Problem to solve -> Reproduce the material below verbatim, keeping every line unchanged.
....
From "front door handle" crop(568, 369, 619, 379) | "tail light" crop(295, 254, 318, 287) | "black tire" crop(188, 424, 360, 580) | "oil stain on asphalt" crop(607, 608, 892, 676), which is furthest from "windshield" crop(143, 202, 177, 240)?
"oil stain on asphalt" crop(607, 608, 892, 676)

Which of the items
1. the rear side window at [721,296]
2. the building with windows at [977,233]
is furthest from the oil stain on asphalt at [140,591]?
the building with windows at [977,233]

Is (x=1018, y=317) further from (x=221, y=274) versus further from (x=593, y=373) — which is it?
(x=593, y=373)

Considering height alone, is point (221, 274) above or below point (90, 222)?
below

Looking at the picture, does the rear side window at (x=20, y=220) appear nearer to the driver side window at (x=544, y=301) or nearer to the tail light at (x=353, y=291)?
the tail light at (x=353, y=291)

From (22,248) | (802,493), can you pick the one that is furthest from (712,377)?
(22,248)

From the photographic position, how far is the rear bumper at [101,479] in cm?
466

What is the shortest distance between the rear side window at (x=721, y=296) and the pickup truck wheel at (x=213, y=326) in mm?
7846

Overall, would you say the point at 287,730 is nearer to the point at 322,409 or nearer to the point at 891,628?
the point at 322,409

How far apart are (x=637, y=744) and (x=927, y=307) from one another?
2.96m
....
Answer for the task ->
From "front door handle" crop(568, 369, 619, 379) | "tail light" crop(295, 254, 318, 287) | "black tire" crop(188, 424, 360, 580) | "oil stain on asphalt" crop(607, 608, 892, 676), which is furthest from "windshield" crop(143, 202, 177, 240)?
"oil stain on asphalt" crop(607, 608, 892, 676)

Which of the items
1. the rear side window at [721,296]
2. the building with windows at [977,233]
is furthest from the oil stain on asphalt at [140,591]?
the building with windows at [977,233]

Is (x=1018, y=317) further from (x=221, y=274) versus further from (x=593, y=373) — which is it?
(x=593, y=373)

Considering height alone, is point (221, 274) above or below point (90, 222)?
below

Looking at the picture, does the rear side window at (x=20, y=220) appear nearer to the driver side window at (x=544, y=301) or nearer to the tail light at (x=353, y=291)?
the tail light at (x=353, y=291)

From (22,248) | (802,493), can you pick the one that is furthest from (712,377)?
(22,248)

From the photographic position, how far is the rear bumper at [101,479] in cm?
466

What is the shortest distance between the rear side window at (x=721, y=296) and the pickup truck wheel at (x=213, y=326) in mm?
7846

Overall, would you say the point at 287,730 is nearer to the point at 322,409 or nearer to the point at 891,628?
the point at 322,409

How far apart are (x=637, y=744) and (x=927, y=307) from one another?
2.96m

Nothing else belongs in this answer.